SELECTED EXTRACT ▸
○ ○ ○ ○ ○

The Seahawks could probably sign DE Greg Hardy on the super cheap, given his various problems. But should they pursue the troubled defensive end? Vote here.
UPDATE: Wednesday afternoon, the Dallas Cowboys signed Greg Hardy to a one-year deal worth $11.3 million. Tampa Bay, another interested team, pulled out of conversation.
If CBSSports.com and other reports are to be believed, the Seahawks and Dallas Cowboys will be the final suitors for defensive end Greg Hardy, a gifted sack specialist who spent most of last season on the commissioner’s exempt list and is facing a suspension of up to six games for a domestic abuse incident a year ago.
The 6-foot-5, 275-pound Hardy played in one game for the Carolina Panthers in 2014 before he was convicted in a bench trial of assaulting and threatening his ex-girlfriend. But the case was dismissed Feb. 9 after Hardy asked for a jury trial and his accuser, former girlfriend Nicole Holder, refused to cooperate with the district attorney’s office and failed to show for court.
According to SB Nation, “On June 15th, 2014, Hardy was convicted of assaulting his partner Nicole Holder. He exercised his right for an appeal after he denied the claims against him by Holder. It was alleged that Hardy flung her into a bathtub after throwing Holder on top of his bed, (which was coincidentally filled with guns), and choking her . . . There are rumors that a financial settlement was made.”

○ ○ ○ ○ ○

DATA EXCERPTS ▸
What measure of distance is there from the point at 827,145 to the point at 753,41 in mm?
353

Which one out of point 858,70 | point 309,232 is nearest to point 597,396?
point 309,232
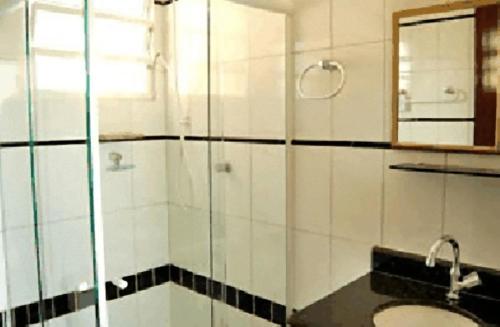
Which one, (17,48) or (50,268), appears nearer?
(17,48)

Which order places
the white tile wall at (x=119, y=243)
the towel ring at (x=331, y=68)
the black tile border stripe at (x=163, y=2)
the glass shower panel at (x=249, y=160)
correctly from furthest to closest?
the black tile border stripe at (x=163, y=2), the white tile wall at (x=119, y=243), the glass shower panel at (x=249, y=160), the towel ring at (x=331, y=68)

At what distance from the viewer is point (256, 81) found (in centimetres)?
202

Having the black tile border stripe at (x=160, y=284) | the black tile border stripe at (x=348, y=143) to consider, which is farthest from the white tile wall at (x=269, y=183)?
the black tile border stripe at (x=160, y=284)

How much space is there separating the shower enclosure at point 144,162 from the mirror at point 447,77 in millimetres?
528

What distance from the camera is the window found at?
1.77 meters

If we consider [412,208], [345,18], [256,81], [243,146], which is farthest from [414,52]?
[243,146]

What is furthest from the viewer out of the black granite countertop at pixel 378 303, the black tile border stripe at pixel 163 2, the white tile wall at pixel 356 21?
the black tile border stripe at pixel 163 2

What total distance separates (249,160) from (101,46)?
3.09 ft

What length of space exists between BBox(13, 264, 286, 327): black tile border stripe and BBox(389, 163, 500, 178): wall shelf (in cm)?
91

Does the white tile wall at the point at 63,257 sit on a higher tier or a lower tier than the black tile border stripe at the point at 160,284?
higher

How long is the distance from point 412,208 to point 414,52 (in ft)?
1.81

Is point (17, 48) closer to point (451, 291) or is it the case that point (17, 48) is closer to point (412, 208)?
point (412, 208)

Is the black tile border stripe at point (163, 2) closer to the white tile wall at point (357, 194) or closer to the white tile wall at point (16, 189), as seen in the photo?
Answer: the white tile wall at point (16, 189)

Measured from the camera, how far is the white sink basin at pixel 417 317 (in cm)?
135
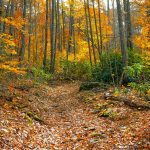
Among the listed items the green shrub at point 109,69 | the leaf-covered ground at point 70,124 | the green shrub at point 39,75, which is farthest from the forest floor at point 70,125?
the green shrub at point 39,75

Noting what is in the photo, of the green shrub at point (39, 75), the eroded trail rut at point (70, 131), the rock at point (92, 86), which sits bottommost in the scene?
the eroded trail rut at point (70, 131)

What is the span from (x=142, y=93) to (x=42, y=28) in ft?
82.5

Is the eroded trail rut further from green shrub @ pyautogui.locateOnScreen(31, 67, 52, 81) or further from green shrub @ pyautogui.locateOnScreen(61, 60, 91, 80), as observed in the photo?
green shrub @ pyautogui.locateOnScreen(61, 60, 91, 80)

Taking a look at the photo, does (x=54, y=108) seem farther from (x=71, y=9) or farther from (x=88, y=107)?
(x=71, y=9)

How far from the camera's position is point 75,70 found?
77.3 feet

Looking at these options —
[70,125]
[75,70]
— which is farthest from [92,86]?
[75,70]

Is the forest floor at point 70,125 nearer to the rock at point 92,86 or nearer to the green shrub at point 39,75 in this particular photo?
the rock at point 92,86

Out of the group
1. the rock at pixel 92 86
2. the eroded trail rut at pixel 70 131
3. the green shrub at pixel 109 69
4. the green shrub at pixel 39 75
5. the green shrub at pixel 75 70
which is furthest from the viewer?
the green shrub at pixel 75 70

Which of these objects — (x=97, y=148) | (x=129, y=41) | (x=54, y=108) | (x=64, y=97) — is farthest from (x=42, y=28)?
(x=97, y=148)

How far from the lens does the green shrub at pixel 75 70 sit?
22623mm

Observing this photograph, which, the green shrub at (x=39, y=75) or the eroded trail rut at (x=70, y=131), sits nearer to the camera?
the eroded trail rut at (x=70, y=131)

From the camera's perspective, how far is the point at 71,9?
27.6 meters

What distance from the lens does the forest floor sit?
24.3 feet

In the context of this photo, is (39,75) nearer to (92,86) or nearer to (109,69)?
(92,86)
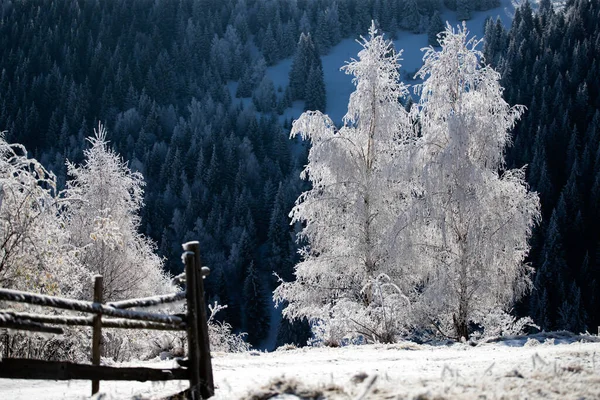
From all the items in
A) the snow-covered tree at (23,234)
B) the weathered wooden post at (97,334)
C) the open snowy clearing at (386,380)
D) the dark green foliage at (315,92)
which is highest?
the dark green foliage at (315,92)

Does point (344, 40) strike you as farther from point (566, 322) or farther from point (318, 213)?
point (318, 213)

○ ○ ○ ○ ○

EXERCISE BRIEF ▸
Decide whether each statement agrees with the article on Greg Hardy above. For each, answer yes or no and quote the words from the article that decide it.
(a) The Dallas Cowboys signed Hardy to a one-year deal.
(b) Hardy played in several games for the Carolina Panthers in 2014.
(c) Nicole Holder cooperated with the district attorney's office and appeared in court.

ANSWER TO THIS TASK ▸
(a) Yes: "the Dallas Cowboys signed Greg Hardy to a one-year deal worth $11.3 million"
(b) No: "played in one game for the Carolina Panthers in 2014"
(c) No: "refused to cooperate with the district attorney’s office and failed to show for court"